= PROMPT =
In your copy of the records, include every word exactly and no pictures.

= DATA FOR REVIEW =
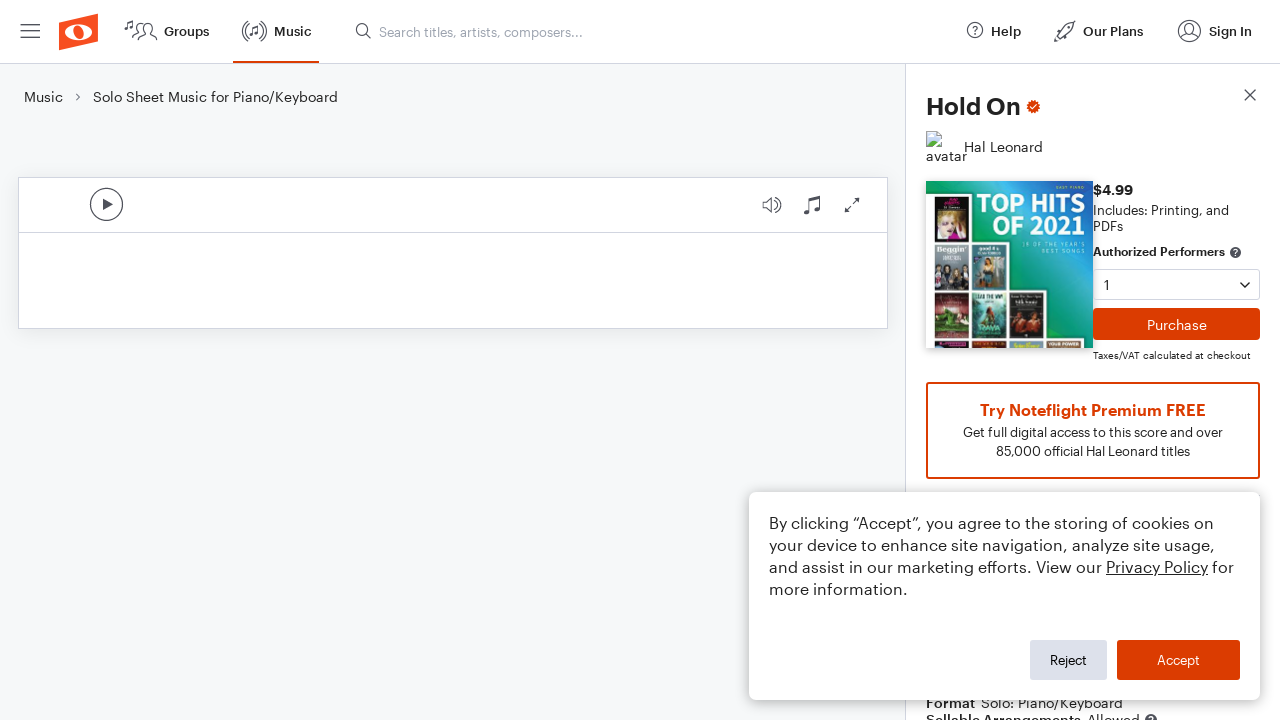

--- FILE ---
content_type: text/html; charset=utf-8
request_url: https://www.noteflight.com/pub_embed/a33a818ed261f4a1ea7a75eff2265c3b?token=eyJhbGciOiJIUzI1NiJ9.eyJkYXRhIjp7InB1Ymxpc2hlZF9zY29yZV9pZCI6ImEzM2E4MThlZDI2MWY0YTFlYTdhNzVlZmYyMjY1YzNiIiwicHJldmlldyI6dHJ1ZSwicGVyc29uYWxpemF0aW9uIjpudWxsLCJkaXNhYmxlUHJpbnRpbmciOnRydWV9LCJleHAiOjE3NjkxNTg4MDV9.XCgHwHXYBU0XeD723RgOHo3b6CQe-6grdYWY4dj-CYM
body_size: 2676
content:
<!DOCTYPE html>
<html lang="en" xml:lang="en" xmlns="http://www.w3.org/1999/xhtml">
  <head>
    <meta content="text/html;charset=UTF-8" http-equiv="content-type" />
    <meta http-equiv="X-UA-Compatible" content="requiresActiveX=true" />

      <meta name="robots" content="noindex,nofollow" />

    <title>
      Noteflight - Online Music Notation Software
    </title>
    <script language="javascript">
      var appConfigJsonB64 = "[base64]/[base64]"
    </script>
    <script src="https://production-assets.noteflight.com/speedyg/speedyg-12edfd5d5315b0d44538.js"></script>
  </head>
  <body id="appBody">
  <div id="mainPage">
    <div id="embedContainer">
      <iframe id="embedIframe" class="fullSize" allow="autoplay; fullscreen"></iframe>
    </div>
    <div id="svgContainer">
      <div id="svgContainerHeader" class="svgContainerHeader" role="navigation" aria-label="svgContainerHeade">
        <div class="svgContainerHeaderInner" role="toolbar" aria-orientation="horizontal">
          <div class="headerPaletteLeft">
            <button
              id="playButton"
              class="unstyled paletteButton playCircle"
              aria-label="Play">
            </button>
          </div>
          <div class="headerPaletteRight">
            <button
              id="playbackButton"
              class="unstyled paletteButton playback"
              aria-label="Playback">
            </button>
            <button
              id="scoreButton"
              class="unstyled paletteButton notes"
              aria-label="Score">
            </button>
            <div id="printButtonContainer" class="hidden">
              <button
                id="printButton"
                class="unstyled paletteButton printSimple"
                aria-label="Print PDF Sample"
                aria-disabled="true">
              </button>
            </div>
            <button
              id="fullScreenButton"
              class="unstyled paletteButton"
              aria-label="Full Screen">
            </button>
          </div>
        </div>
      </div>
      <div id="pagesContainer" class="pagesContainer" role="main">
        <div id="pageTurnerBack" class="performUI performPageTurner back"></div>
        <div id="pageTurnerForward" class="performUI performPageTurner forward"></div>
      </div>
      <div id="spinner" class="hidden">
        <div id="spinner" class="overlay">
          <div class="spinnerContainer">
            <div class="spinner">
            </div>
            <div id="overlayCaption" class="overlayCaption"></div>
          </div>
        </div>
      </div>
    </div>
  </div>
</body>

</html>
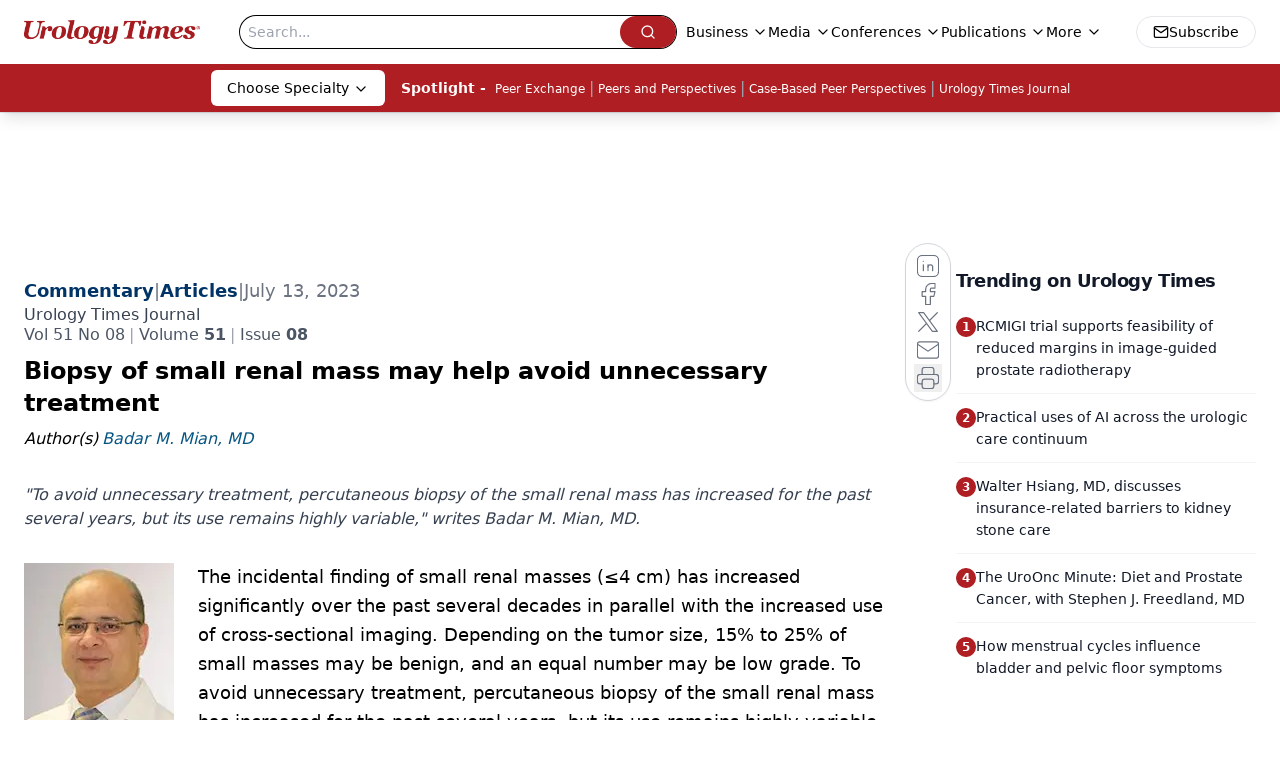

--- FILE ---
content_type: text/html; charset=utf-8
request_url: https://www.google.com/recaptcha/api2/aframe
body_size: 184
content:
<!DOCTYPE HTML><html><head><meta http-equiv="content-type" content="text/html; charset=UTF-8"></head><body><script nonce="APPcwlqwY7g0naUwyhORqg">/** Anti-fraud and anti-abuse applications only. See google.com/recaptcha */ try{var clients={'sodar':'https://pagead2.googlesyndication.com/pagead/sodar?'};window.addEventListener("message",function(a){try{if(a.source===window.parent){var b=JSON.parse(a.data);var c=clients[b['id']];if(c){var d=document.createElement('img');d.src=c+b['params']+'&rc='+(localStorage.getItem("rc::a")?sessionStorage.getItem("rc::b"):"");window.document.body.appendChild(d);sessionStorage.setItem("rc::e",parseInt(sessionStorage.getItem("rc::e")||0)+1);localStorage.setItem("rc::h",'1768755455691');}}}catch(b){}});window.parent.postMessage("_grecaptcha_ready", "*");}catch(b){}</script></body></html>

--- FILE ---
content_type: text/plain; charset=utf-8
request_url: https://fp.urologytimes.com/cytlr/WGPKxh/_werFIB/tD7?q=vnFC4dZv8NpwPrIAgVP2
body_size: -61
content:
fwVA/MvGhBtaP/jPmNL2kGQfS01KsSrC+slTr6+lDg6FhFm0Axt6EwE86x/df6gNbLTWMeC36Y9ua8j/TzjYbJ+d+j6V

--- FILE ---
content_type: application/javascript
request_url: https://api.lightboxcdn.com/z9gd/43416/www.urologytimes.com/jsonp/z?cb=1768755439155&dre=l&callback=jQuery112408800457030775763_1768755439136&_=1768755439137
body_size: 1193
content:
jQuery112408800457030775763_1768755439136({"response":"N4IgTghgdgJiBcA2A7AVmQFgJwBoQwgRACMBzAKmLHIgBsAfAQQAdnaBTAUmIBdKBbSgGdyAY2KUAruRi0AJAAYAegCsAfv3oBGAMxaAdAsOHOANzUw1AMzXMwAS34QwATwDKAeys8A7s.YAKi7M7PQASh7EHjycQmpgFhTsasQWAI7kAF70AEK09lAA1pyiUDIixBBiABZiouRQ9ADC1WAe.[base64].WB2KR7OSQ1AIB0iBNqkm.QHMVBgym0-wiFGPGAeNUAASMDoOEk5jySAmuMPu4uRgCqbj9mI6Icy5PbIBr7DrEAA9FH2D4QwBNMuFBtNnUuQvpztQew8dgwStuHik05-l1ELRS.Q-xD6LRYAxnrB-2ikreSCMK.RYRBe1B4Do6jythGqA6D-IC0OSiY8K-7YClKOiGAoiBaHg8aJsm4ZDhMAASIAAL64UAA_","dre":"l","success":true});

= SOLUTION =
--- FILE ---
content_type: text/html; charset=utf-8
request_url: https://www.noteflight.com/pub_embed/a33a818ed261f4a1ea7a75eff2265c3b?token=eyJhbGciOiJIUzI1NiJ9.eyJkYXRhIjp7InB1Ymxpc2hlZF9zY29yZV9pZCI6ImEzM2E4MThlZDI2MWY0YTFlYTdhNzVlZmYyMjY1YzNiIiwicHJldmlldyI6dHJ1ZSwicGVyc29uYWxpemF0aW9uIjpudWxsLCJkaXNhYmxlUHJpbnRpbmciOnRydWV9LCJleHAiOjE3NjkxNTg4MDV9.XCgHwHXYBU0XeD723RgOHo3b6CQe-6grdYWY4dj-CYM
body_size: 2676
content:
<!DOCTYPE html>
<html lang="en" xml:lang="en" xmlns="http://www.w3.org/1999/xhtml">
  <head>
    <meta content="text/html;charset=UTF-8" http-equiv="content-type" />
    <meta http-equiv="X-UA-Compatible" content="requiresActiveX=true" />

      <meta name="robots" content="noindex,nofollow" />

    <title>
      Noteflight - Online Music Notation Software
    </title>
    <script language="javascript">
      var appConfigJsonB64 = "[base64]/[base64]"
    </script>
    <script src="https://production-assets.noteflight.com/speedyg/speedyg-12edfd5d5315b0d44538.js"></script>
  </head>
  <body id="appBody">
  <div id="mainPage">
    <div id="embedContainer">
      <iframe id="embedIframe" class="fullSize" allow="autoplay; fullscreen"></iframe>
    </div>
    <div id="svgContainer">
      <div id="svgContainerHeader" class="svgContainerHeader" role="navigation" aria-label="svgContainerHeade">
        <div class="svgContainerHeaderInner" role="toolbar" aria-orientation="horizontal">
          <div class="headerPaletteLeft">
            <button
              id="playButton"
              class="unstyled paletteButton playCircle"
              aria-label="Play">
            </button>
          </div>
          <div class="headerPaletteRight">
            <button
              id="playbackButton"
              class="unstyled paletteButton playback"
              aria-label="Playback">
            </button>
            <button
              id="scoreButton"
              class="unstyled paletteButton notes"
              aria-label="Score">
            </button>
            <div id="printButtonContainer" class="hidden">
              <button
                id="printButton"
                class="unstyled paletteButton printSimple"
                aria-label="Print PDF Sample"
                aria-disabled="true">
              </button>
            </div>
            <button
              id="fullScreenButton"
              class="unstyled paletteButton"
              aria-label="Full Screen">
            </button>
          </div>
        </div>
      </div>
      <div id="pagesContainer" class="pagesContainer" role="main">
        <div id="pageTurnerBack" class="performUI performPageTurner back"></div>
        <div id="pageTurnerForward" class="performUI performPageTurner forward"></div>
      </div>
      <div id="spinner" class="hidden">
        <div id="spinner" class="overlay">
          <div class="spinnerContainer">
            <div class="spinner">
            </div>
            <div id="overlayCaption" class="overlayCaption"></div>
          </div>
        </div>
      </div>
    </div>
  </div>
</body>

</html>

--- FILE ---
content_type: text/html; charset=utf-8
request_url: https://www.google.com/recaptcha/api2/aframe
body_size: 184
content:
<!DOCTYPE HTML><html><head><meta http-equiv="content-type" content="text/html; charset=UTF-8"></head><body><script nonce="APPcwlqwY7g0naUwyhORqg">/** Anti-fraud and anti-abuse applications only. See google.com/recaptcha */ try{var clients={'sodar':'https://pagead2.googlesyndication.com/pagead/sodar?'};window.addEventListener("message",function(a){try{if(a.source===window.parent){var b=JSON.parse(a.data);var c=clients[b['id']];if(c){var d=document.createElement('img');d.src=c+b['params']+'&rc='+(localStorage.getItem("rc::a")?sessionStorage.getItem("rc::b"):"");window.document.body.appendChild(d);sessionStorage.setItem("rc::e",parseInt(sessionStorage.getItem("rc::e")||0)+1);localStorage.setItem("rc::h",'1768755455691');}}}catch(b){}});window.parent.postMessage("_grecaptcha_ready", "*");}catch(b){}</script></body></html>

--- FILE ---
content_type: text/plain; charset=utf-8
request_url: https://fp.urologytimes.com/cytlr/WGPKxh/_werFIB/tD7?q=vnFC4dZv8NpwPrIAgVP2
body_size: -61
content:
fwVA/MvGhBtaP/jPmNL2kGQfS01KsSrC+slTr6+lDg6FhFm0Axt6EwE86x/df6gNbLTWMeC36Y9ua8j/TzjYbJ+d+j6V

--- FILE ---
content_type: application/javascript
request_url: https://api.lightboxcdn.com/z9gd/43416/www.urologytimes.com/jsonp/z?cb=1768755439155&dre=l&callback=jQuery112408800457030775763_1768755439136&_=1768755439137
body_size: 1193
content:
jQuery112408800457030775763_1768755439136({"response":"N4IgTghgdgJiBcA2A7AVmQFgJwBoQwgRACMBzAKmLHIgBsAfAQQAdnaBTAUmIBdKBbSgGdyAY2KUAruRi0AJAAYAegCsAfv3oBGAMxaAdAsOHOANzUw1AMzXMwAS34QwATwDKAeys8A7s.YAKi7M7PQASh7EHjycQmpgFhTsasQWAI7kAF70AEK09lAA1pyiUDIixBBiABZiouRQ9ADC1WAe.[base64].WB2KR7OSQ1AIB0iBNqkm.QHMVBgym0-wiFGPGAeNUAASMDoOEk5jySAmuMPu4uRgCqbj9mI6Icy5PbIBr7DrEAA9FH2D4QwBNMuFBtNnUuQvpztQew8dgwStuHik05-l1ELRS.Q-xD6LRYAxnrB-2ikreSCMK.RYRBe1B4Do6jythGqA6D-IC0OSiY8K-7YClKOiGAoiBaHg8aJsm4ZDhMAASIAAL64UAA_","dre":"l","success":true});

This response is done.